The low rate of inflation in the US is a puzzle, especially to economists who focus on the relationship between inflation and changes in the monetary base. To solve it requires understanding the change in the role of the reserves that commercial banks hold at the Federal Reserve.

CAMBRIDGE – The low rate of inflation in the United States is a puzzle, especially to economists who focus on the relationship between inflation and changes in the monetary base. After all, in the past, increases and decreases in the growth rate of the monetary base (currency in circulation plus commercial banks’ reserves held at the central bank) produced – or at least were accompanied by – rises and falls in the inflation rate. And, because the monetary base is controlled directly by the central bank, and is not created by commercial banks, many believe that it is the best measure of the impact of monetary policy.

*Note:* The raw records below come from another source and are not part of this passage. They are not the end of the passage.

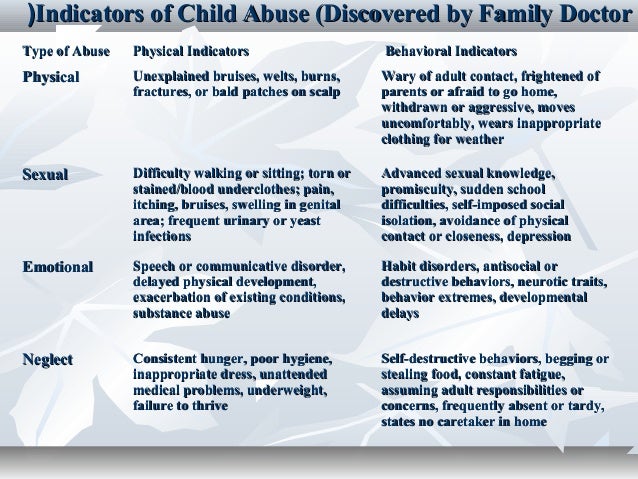 )Indicators of Child Abuse (Discovered by Family Doctor

| Type of Abuse | Physical Indicators | Behavioral Indicators |
|---|---|---|
| Physical | Unexplained bruises, welts, burns, fractures, or bald patches on scalp | Wary of adult contact, frightened of parents or afraid to go home, withdrawn or aggressive, moves uncomfortably, wears inappropriate clothing for weather |
| Sexual | Difficulty walking or sitting; torn or stained/blood underclothes; pain, itching, bruises, swelling in genital area; frequent urinary or yeast infections | Advanced sexual knowledge, promiscuity, sudden school difficulties, self-imposed social isolation, avoidance of physical contact or closeness, depression |
| Emotional | Speech or communicative disorder, delayed physical development, exacerbation of existing conditions, substance abuse | Habit disorders, antisocial or destructive behaviors, neurotic traits, behavior extremes, developmental delays |
| Neglect | Consistent hunger, poor hygiene, inappropriate dress, unattended medical problems, underweight, failure to thrive | Self-destructive behaviors, begging or stealing food, constant fatigue, assuming adult responsibilities or concerns, frequently absent or tardy, states no caretaker in home |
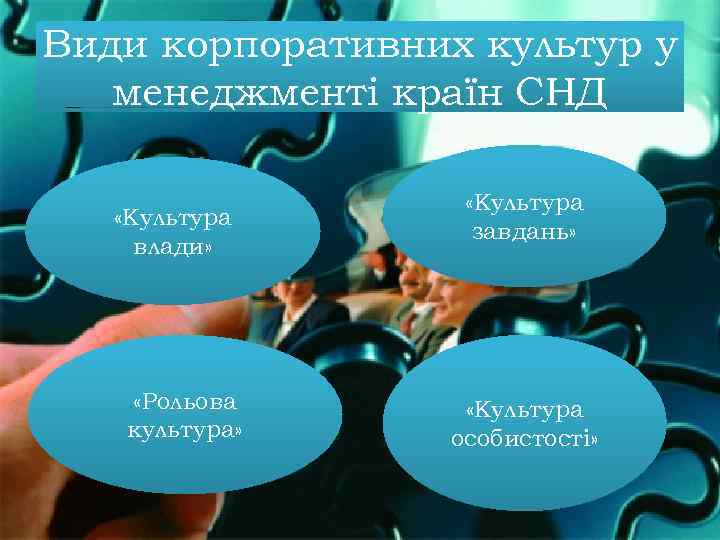 Види корпоративних культур у менеджменті країн СНД

«Культура влади»

«Культура завдань»

«Рольова культура»

«Культура особистості»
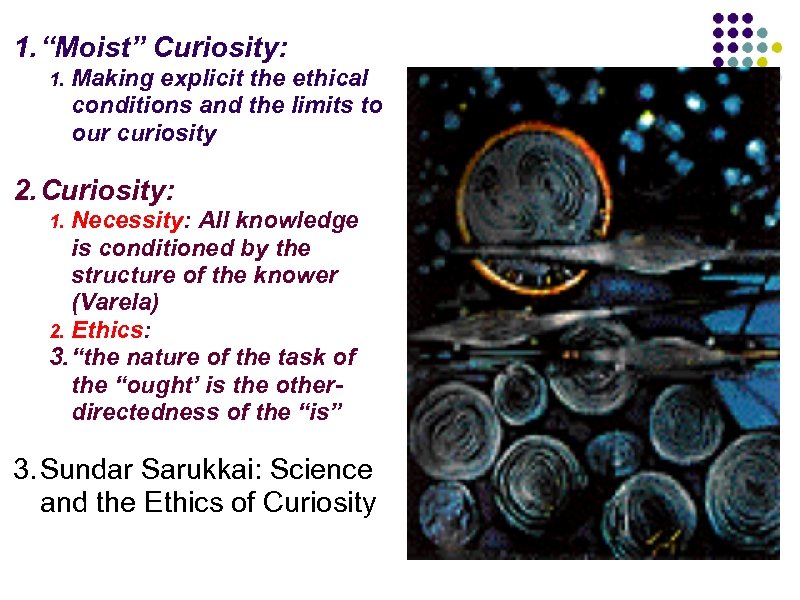 1. “Moist” Curiosity:

1. Making explicit the ethical conditions and the limits to our curiosity

2. Curiosity:

1. Necessity: All knowledge is conditioned by the structure of the knower (Varela)

2. Ethics:

3. “the nature of the task of the “ought’ is the other-directedness of the “is”

3. Sundar Sarukkai: Science and the Ethics of Curiosity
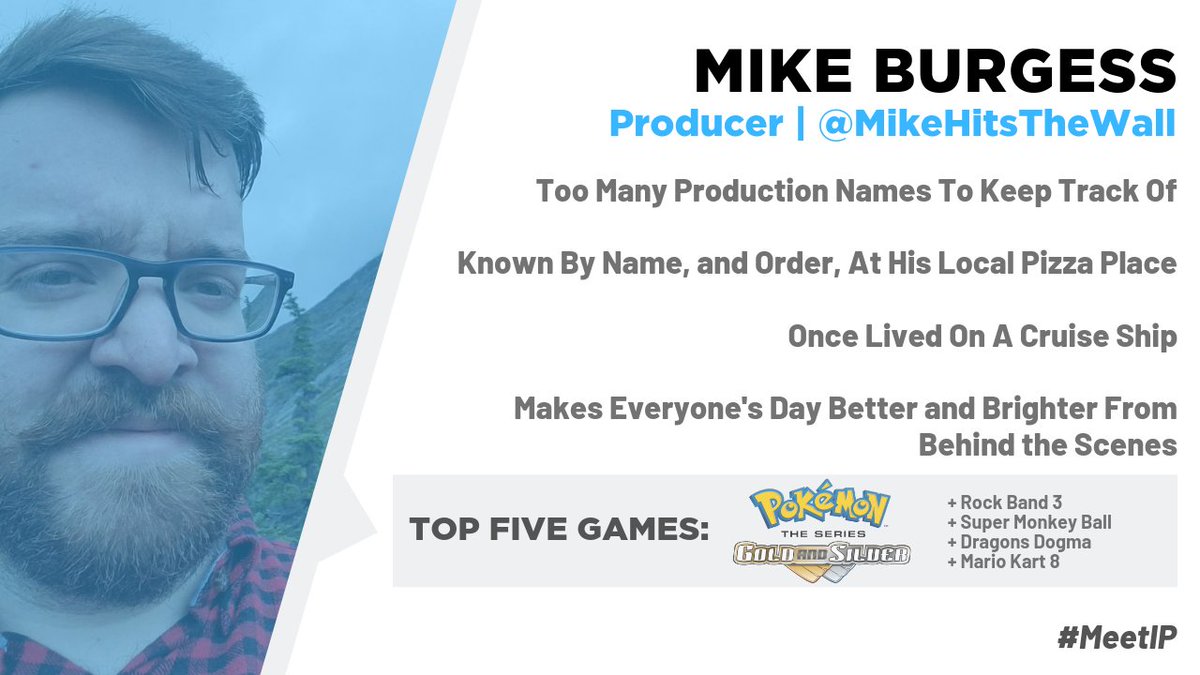 MIKE BURGESS
Producer | @MikeHitsTheWall

Too Many Production Names To Keep Track Of

Known By Name, and Order, At His Local Pizza Place

Once Lived On A Cruise Ship

Makes Everyone's Day Better and Brighter From Behind the Scenes

TOP FIVE GAMES:

Pokémon THE SERIES GOLD AND SILVER

+ Rock Band 3
+ Super Monkey Ball
+ Dragons Dogma
+ Mario Kart 8

#MeetIP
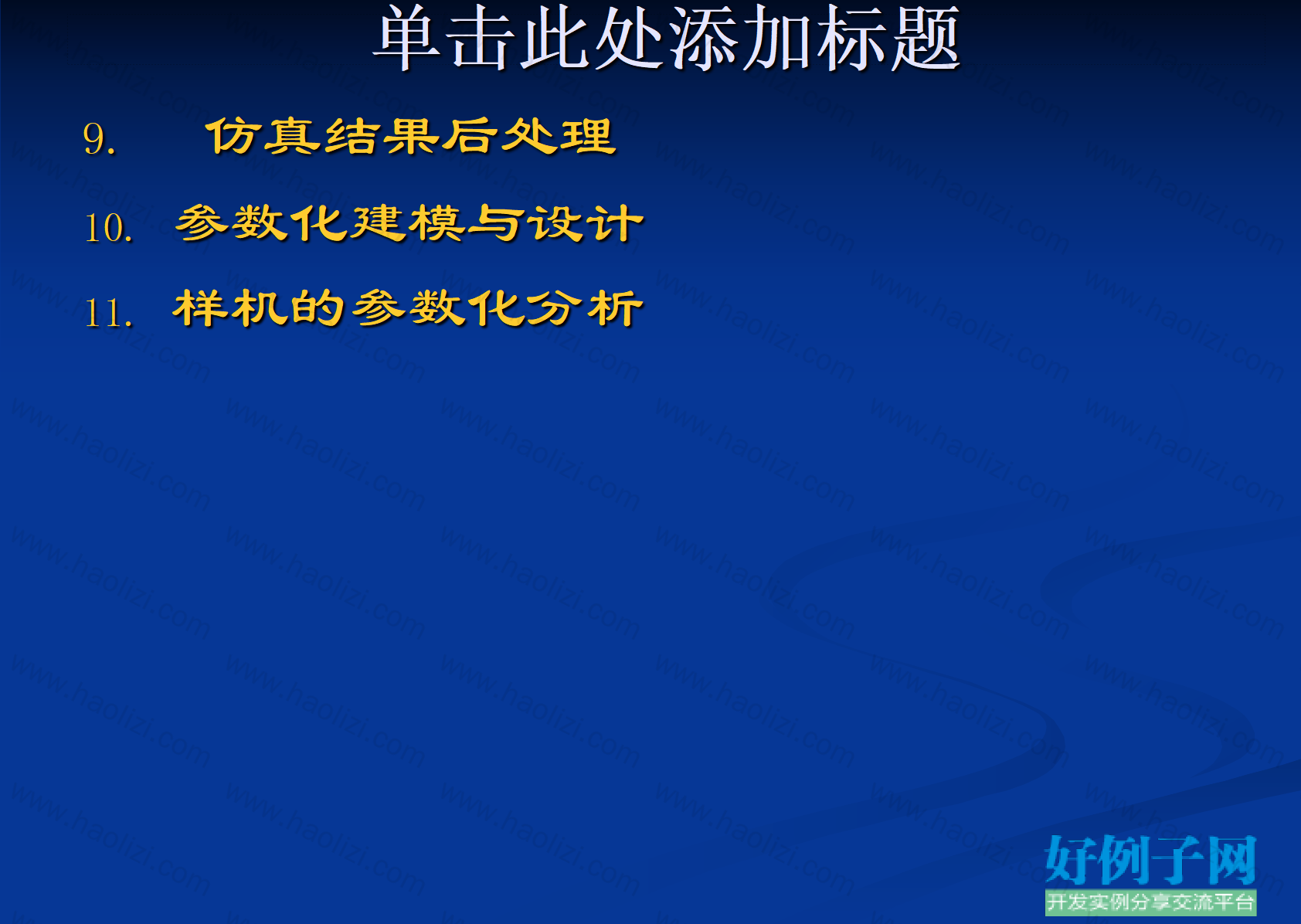 单击此处添加标题

9. 仿真结果后处理

10. 参数化建模与设计

11. 样机的参数化分析

www.haolizi.com

好例子网
开发实例分享交流平台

For example, the US monetary base rose at an annual rate of 9% from 1985 to 1995, and then slowed to 6% in the next decade. This decelerating monetary growth was accompanied by a slowdown in the pace of inflation. The consumer price index (CPI) rose at a 3.5% rate from 1985 to 1995, and then slowed to just 2.5% in the decade to 2005.

But then the link between the monetary base and the rate of inflation was severed. From 2005 to 2015, the monetary base soared at an annual rate of 17.8%, whereas the CPI increased at an annual rate of just 1.9%.